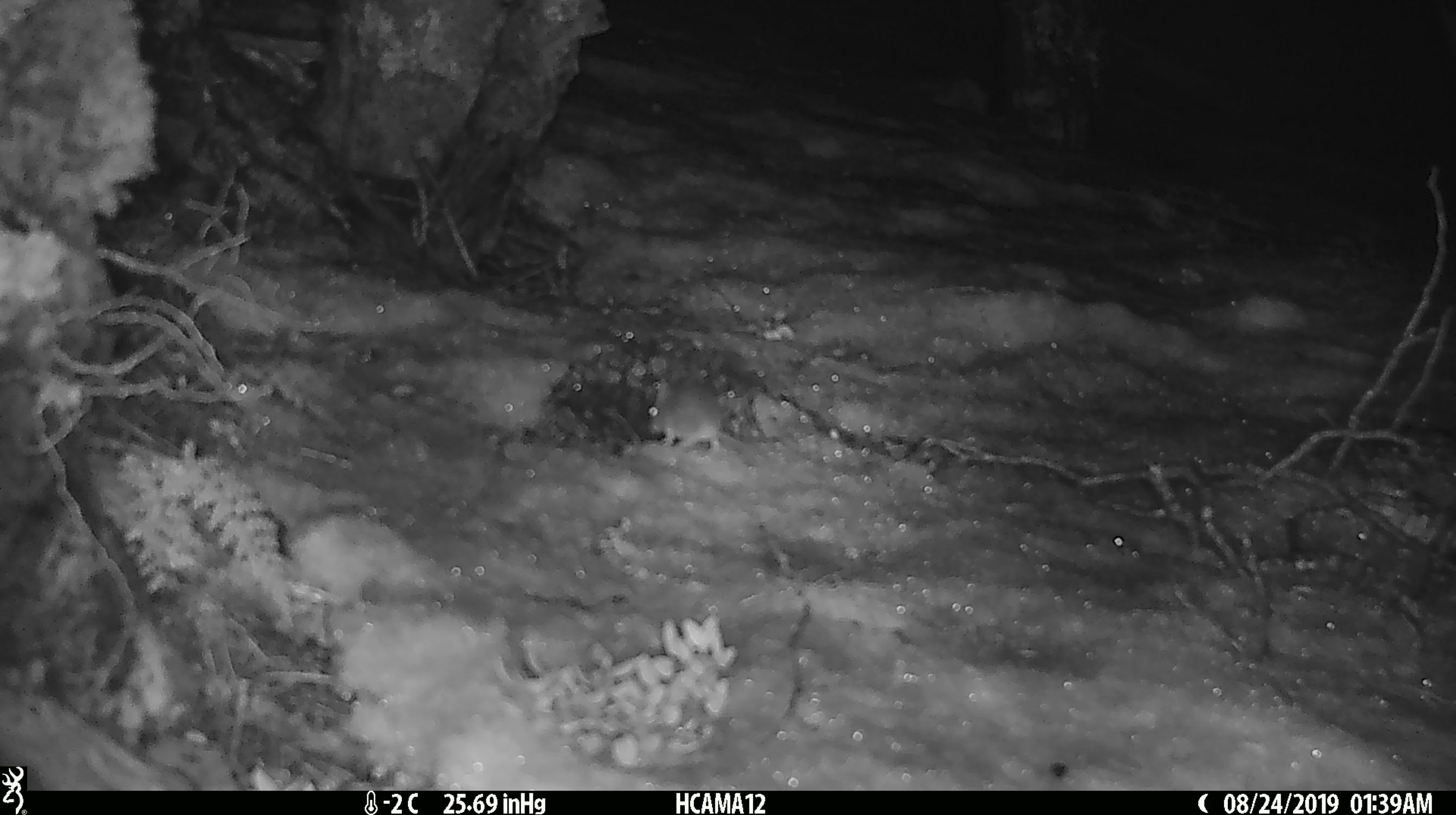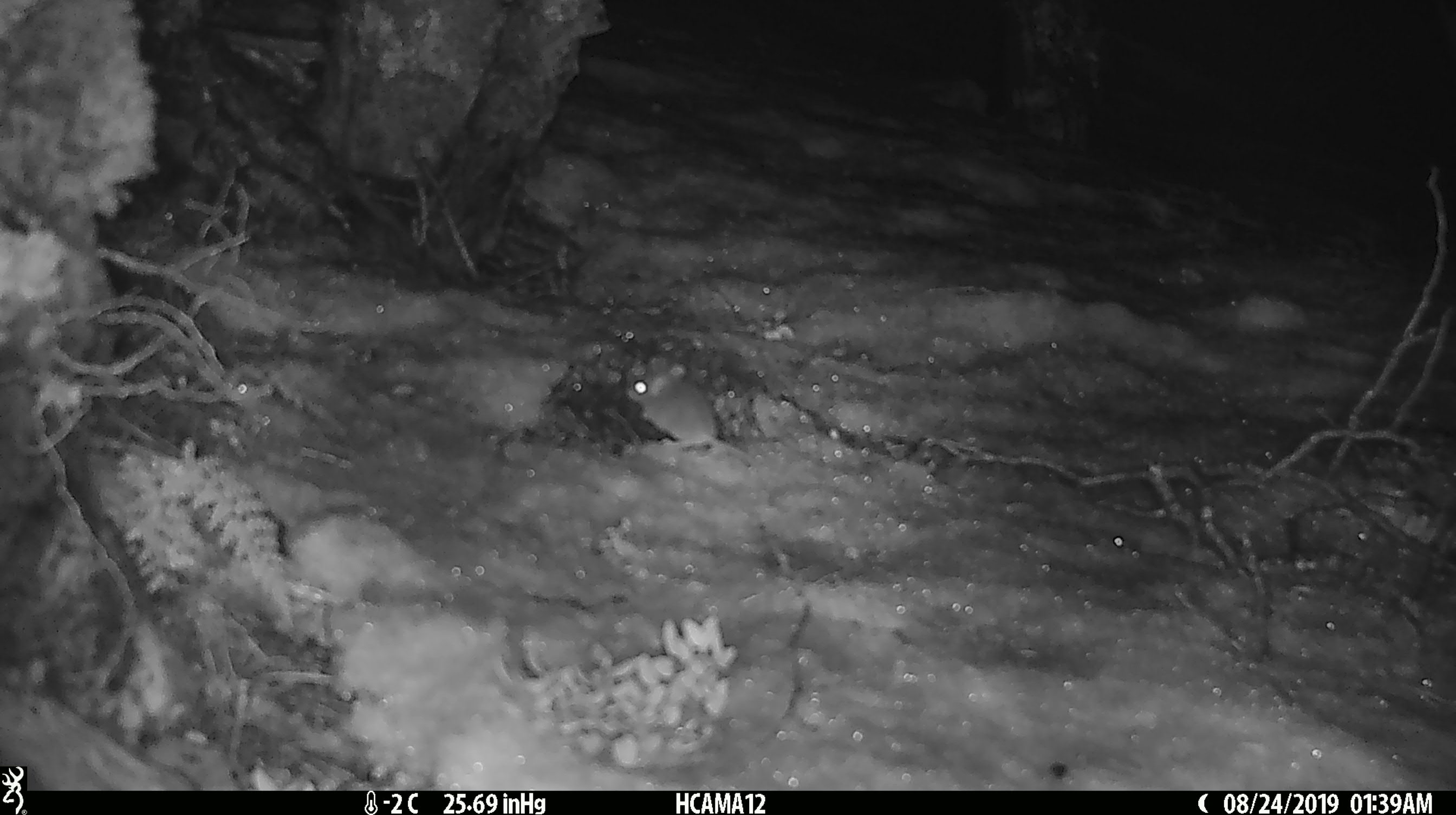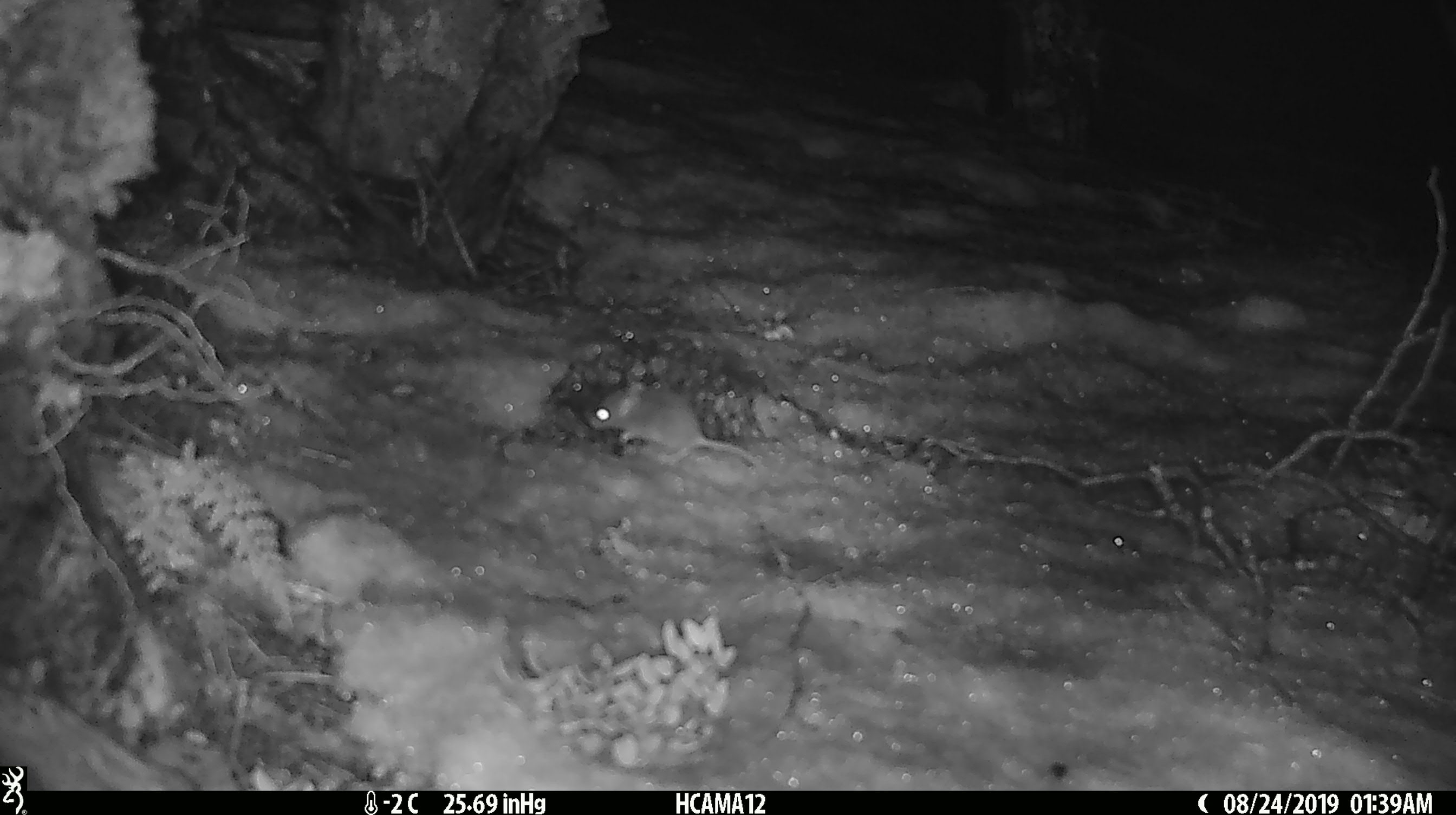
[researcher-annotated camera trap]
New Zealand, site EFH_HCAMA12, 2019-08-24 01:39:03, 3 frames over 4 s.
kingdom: Animalia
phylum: Chordata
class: Mammalia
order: Rodentia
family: Muridae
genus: Mus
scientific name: Mus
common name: mouse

■ **WHAT IS BEING ASKED**: Word for word, repeat the data above with the pictures left out.

■ **COMPLETED EXERCISE**:
[researcher-annotated camera trap]
New Zealand, site EFH_HCAMA12, 2019-08-24 01:39:03, 3 frames over 4 s.
kingdom: Animalia
phylum: Chordata
class: Mammalia
order: Rodentia
family: Muridae
genus: Mus
scientific name: Mus
common name: mouse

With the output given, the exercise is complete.